Tuesday, December 02, 2014
25 Trash Bags of Christmas
Monday, December 01, 2014
Addiction
Today
is my brother's birthday and this morning I find myself missing him
dearly. He is celebrating his birthday in Texas where he is in the midst
of a personal war with addiction. Although I haven't seen him years, we
used to be close. I have scores of precious childhood memories shared
with him. Then addictive substances entered into his life, and the
brother that I knew growing up vanished, leaving a monster in his wake.
I
haven't written about my brother in the past, telling myself that it
was out of a quest to reserve his privacy. It is only recently that I
realized that my silence was stemmed in shame. He should have known
better; he should have been stronger; we should have intervened sooner.

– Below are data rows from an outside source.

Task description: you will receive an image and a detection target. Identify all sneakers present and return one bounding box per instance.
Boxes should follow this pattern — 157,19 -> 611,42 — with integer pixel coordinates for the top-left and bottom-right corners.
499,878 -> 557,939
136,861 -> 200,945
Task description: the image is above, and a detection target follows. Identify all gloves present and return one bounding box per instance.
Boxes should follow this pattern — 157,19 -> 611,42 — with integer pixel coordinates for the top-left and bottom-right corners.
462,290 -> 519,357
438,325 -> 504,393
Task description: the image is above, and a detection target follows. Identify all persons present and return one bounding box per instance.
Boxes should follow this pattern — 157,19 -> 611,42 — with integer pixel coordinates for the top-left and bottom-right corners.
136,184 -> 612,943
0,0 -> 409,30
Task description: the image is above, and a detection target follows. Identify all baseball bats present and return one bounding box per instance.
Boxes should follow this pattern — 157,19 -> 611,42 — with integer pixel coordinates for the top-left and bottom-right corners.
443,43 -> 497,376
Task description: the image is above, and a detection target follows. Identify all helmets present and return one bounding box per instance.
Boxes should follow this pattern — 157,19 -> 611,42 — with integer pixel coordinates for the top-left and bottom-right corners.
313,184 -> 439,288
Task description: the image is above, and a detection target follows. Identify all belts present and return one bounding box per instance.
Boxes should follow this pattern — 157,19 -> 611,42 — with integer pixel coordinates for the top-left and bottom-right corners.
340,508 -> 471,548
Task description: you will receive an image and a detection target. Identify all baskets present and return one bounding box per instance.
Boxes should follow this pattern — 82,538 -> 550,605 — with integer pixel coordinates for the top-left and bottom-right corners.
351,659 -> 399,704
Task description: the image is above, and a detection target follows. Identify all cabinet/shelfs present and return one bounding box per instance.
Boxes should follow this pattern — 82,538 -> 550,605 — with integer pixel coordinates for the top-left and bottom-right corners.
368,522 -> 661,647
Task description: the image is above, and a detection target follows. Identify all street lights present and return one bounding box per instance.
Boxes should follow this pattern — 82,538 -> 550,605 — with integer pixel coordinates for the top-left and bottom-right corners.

In some situations, hindsight only increases the pain. Letting go and
letting him battle his demons has changed everybody in our family.
I
have come to accept that I need to let him fight his battle and hope
that someday he will return to my life. I will always keep my arms open
but my heart guarded. The pain of watching him slip into relapse is
torturous. I will never give up hope because in this situation, that is
really my only option.
I turned 40 and realized that I
no longer have a need to hide behind social conventions. So many are
living through similar battles in our families, yet we are mute on the
issue. In my situation the silence stemmed from embarrassment. I'm not
embarrassed by my brother. I have seen him journey through hell as he
fought to become and remain sober. I realized that the embarrassment
rose from the desire to convey a mythical vision of family life.
Our
family is not perfect. We are a group of flawed individuals who are
trying to muddle our way through life. We are most certainly not the
Cunningham's (from Happy Days, my standard of familial perfection as a
child.) I'm tired of trying to conceal our dysfunction. Hiding in shame
and embarrassment is only perpetuating the isolation that those who love
an addict suffer.
My brother is fighting addiction,
and I still I love him dearly. Sometimes I am so angry at him I want to
pull my hair out. At other times my heart breaks when I reflect on the
potential that is lost. Through all the tears shed and sleepless
nights, I will always hope that this time he will find his way to
recovery. I doubt he'll have a birthday cake this year, so I'll make his
birthday wish on his behalf. May this year be the one in which he
recovers.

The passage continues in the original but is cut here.